INSTRUCTIONS FOR THE TASK — Begin with the line containing "Which of [83,322]" and copy each line exactly through the last line of the entries, inclusive.

(Collected data)
........
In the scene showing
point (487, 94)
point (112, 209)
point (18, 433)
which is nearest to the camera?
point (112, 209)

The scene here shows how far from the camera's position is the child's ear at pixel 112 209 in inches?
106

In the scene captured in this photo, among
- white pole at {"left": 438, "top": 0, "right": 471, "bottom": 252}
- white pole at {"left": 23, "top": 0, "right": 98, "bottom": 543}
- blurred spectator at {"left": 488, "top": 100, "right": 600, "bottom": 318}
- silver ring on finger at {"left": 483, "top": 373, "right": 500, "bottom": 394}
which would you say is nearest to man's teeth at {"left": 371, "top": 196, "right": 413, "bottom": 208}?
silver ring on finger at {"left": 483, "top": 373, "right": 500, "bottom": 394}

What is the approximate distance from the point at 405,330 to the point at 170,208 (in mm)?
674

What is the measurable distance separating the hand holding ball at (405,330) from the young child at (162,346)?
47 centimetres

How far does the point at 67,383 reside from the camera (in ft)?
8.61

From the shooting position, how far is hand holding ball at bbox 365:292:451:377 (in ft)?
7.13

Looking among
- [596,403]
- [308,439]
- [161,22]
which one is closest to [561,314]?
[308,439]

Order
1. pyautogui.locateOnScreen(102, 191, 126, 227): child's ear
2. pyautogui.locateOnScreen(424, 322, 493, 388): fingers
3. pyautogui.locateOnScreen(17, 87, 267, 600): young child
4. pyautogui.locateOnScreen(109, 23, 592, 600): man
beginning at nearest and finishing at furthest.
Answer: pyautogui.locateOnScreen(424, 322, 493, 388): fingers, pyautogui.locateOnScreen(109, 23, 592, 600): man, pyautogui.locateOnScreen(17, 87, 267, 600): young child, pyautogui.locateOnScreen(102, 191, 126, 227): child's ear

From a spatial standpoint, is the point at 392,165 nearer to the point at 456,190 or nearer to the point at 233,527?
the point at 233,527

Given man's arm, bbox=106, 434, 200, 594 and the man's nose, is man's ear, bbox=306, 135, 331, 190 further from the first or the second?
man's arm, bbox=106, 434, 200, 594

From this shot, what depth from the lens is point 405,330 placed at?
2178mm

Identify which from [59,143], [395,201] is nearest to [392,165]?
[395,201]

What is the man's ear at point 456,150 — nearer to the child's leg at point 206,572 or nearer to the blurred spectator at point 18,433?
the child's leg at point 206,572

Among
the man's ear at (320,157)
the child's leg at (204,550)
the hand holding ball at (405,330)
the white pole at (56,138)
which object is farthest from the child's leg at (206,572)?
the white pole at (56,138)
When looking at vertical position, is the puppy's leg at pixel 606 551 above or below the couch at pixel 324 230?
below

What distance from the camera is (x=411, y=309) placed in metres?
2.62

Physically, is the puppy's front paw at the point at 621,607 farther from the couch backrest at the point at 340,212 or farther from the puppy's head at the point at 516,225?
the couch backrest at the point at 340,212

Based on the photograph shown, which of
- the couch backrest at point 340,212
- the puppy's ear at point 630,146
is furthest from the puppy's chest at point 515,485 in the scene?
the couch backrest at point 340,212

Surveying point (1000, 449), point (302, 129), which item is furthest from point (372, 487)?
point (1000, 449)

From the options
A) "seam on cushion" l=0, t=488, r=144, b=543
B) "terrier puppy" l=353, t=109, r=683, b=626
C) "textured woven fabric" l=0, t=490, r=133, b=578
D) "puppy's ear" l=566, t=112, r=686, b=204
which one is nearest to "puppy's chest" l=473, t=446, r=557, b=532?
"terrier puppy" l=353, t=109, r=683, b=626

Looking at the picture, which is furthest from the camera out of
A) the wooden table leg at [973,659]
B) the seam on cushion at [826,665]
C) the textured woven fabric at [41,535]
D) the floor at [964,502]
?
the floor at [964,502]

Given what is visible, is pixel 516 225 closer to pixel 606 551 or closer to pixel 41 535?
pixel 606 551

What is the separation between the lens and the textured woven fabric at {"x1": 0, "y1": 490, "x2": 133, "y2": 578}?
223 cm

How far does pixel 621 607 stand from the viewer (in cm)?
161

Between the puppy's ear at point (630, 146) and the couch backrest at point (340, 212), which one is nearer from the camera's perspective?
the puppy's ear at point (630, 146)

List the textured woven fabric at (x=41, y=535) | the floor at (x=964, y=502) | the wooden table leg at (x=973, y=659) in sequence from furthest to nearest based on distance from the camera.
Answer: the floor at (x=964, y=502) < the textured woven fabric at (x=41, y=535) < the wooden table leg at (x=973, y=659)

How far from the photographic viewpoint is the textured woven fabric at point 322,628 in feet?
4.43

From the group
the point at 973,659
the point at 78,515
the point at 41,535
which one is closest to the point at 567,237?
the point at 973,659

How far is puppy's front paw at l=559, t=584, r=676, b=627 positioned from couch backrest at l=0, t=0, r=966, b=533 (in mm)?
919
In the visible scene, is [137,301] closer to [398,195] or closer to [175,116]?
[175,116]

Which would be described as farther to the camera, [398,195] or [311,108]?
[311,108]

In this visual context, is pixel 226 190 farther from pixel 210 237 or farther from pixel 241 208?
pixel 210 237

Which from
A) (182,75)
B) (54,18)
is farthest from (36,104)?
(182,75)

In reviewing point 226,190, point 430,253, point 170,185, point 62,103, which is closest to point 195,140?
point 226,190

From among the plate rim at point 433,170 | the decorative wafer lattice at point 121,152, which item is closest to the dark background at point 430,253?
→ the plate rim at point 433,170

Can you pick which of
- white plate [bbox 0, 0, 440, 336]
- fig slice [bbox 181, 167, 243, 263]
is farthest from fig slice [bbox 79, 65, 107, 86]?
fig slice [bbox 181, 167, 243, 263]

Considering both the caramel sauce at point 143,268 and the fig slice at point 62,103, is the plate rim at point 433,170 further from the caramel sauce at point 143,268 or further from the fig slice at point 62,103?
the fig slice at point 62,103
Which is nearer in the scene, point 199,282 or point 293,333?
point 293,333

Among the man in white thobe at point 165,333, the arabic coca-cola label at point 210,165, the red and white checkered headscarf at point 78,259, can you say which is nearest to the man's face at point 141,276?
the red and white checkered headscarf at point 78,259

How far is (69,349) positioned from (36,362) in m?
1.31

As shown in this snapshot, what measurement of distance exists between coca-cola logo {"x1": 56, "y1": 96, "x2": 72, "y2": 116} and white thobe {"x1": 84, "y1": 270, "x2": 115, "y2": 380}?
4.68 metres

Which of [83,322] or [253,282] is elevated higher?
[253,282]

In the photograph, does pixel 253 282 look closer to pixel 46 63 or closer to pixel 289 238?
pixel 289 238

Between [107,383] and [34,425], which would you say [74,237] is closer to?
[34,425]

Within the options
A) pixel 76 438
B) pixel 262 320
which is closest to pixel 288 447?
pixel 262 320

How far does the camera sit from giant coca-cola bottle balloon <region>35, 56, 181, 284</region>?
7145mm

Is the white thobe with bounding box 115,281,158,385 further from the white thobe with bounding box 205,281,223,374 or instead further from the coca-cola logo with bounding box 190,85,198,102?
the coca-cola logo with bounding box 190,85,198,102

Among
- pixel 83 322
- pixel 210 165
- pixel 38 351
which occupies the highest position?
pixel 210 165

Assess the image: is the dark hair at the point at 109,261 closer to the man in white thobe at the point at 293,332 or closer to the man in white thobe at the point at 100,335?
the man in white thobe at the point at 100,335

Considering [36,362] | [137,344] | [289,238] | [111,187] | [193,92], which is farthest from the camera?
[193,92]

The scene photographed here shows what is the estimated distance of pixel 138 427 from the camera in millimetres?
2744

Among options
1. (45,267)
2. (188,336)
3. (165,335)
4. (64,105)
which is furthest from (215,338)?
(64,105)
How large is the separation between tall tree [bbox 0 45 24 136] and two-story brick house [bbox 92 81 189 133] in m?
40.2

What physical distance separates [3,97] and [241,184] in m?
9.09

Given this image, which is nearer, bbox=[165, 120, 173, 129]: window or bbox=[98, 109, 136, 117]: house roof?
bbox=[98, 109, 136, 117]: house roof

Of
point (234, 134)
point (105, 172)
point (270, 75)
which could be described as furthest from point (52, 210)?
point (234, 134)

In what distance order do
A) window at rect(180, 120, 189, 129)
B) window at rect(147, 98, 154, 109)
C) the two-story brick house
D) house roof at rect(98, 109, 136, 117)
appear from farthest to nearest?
........
CORRECT RESULT —
Which of [83,322] or [253,282] is elevated higher?
[253,282]

In the photograph, does pixel 253 282 look closer to pixel 46 63 or closer to pixel 289 238?
pixel 289 238

Between [107,383] and [34,425], which would you say [74,237] is closer to?
[34,425]

Within the options
A) pixel 76 438
B) pixel 262 320
which is closest to pixel 288 447?
pixel 262 320

How far does the camera sit from giant coca-cola bottle balloon <region>35, 56, 181, 284</region>?
7145mm

Is the white thobe with bounding box 115,281,158,385 further from the white thobe with bounding box 205,281,223,374 or instead further from the coca-cola logo with bounding box 190,85,198,102?
the coca-cola logo with bounding box 190,85,198,102

Among
- pixel 83 322
- pixel 210 165
- pixel 38 351
which occupies the highest position?
pixel 210 165

Assess the image: is the dark hair at the point at 109,261 closer to the man in white thobe at the point at 293,332 or closer to the man in white thobe at the point at 100,335?
the man in white thobe at the point at 100,335

Considering [36,362] | [137,344] | [289,238] | [111,187] | [193,92], which is farthest from the camera?
[193,92]

The scene photographed here shows what is the estimated distance of pixel 138 427 from the camera in millimetres?
2744

Among options
1. (45,267)
2. (188,336)
3. (165,335)
4. (64,105)
which is furthest from (215,338)?
(64,105)
How large is the separation between tall tree [bbox 0 45 24 136] and two-story brick house [bbox 92 81 189 133] in m?
40.2

What physical distance separates [3,97] and [241,184] in m?
9.09

Given this image, which is nearer, bbox=[165, 120, 173, 129]: window or bbox=[98, 109, 136, 117]: house roof?
bbox=[98, 109, 136, 117]: house roof

Of
point (234, 134)
point (105, 172)
point (270, 75)
which could be described as furthest from point (52, 210)?
point (234, 134)

In what distance order do
A) window at rect(180, 120, 189, 129)
B) window at rect(147, 98, 154, 109)
C) the two-story brick house
D) house roof at rect(98, 109, 136, 117)
appear from farthest to nearest?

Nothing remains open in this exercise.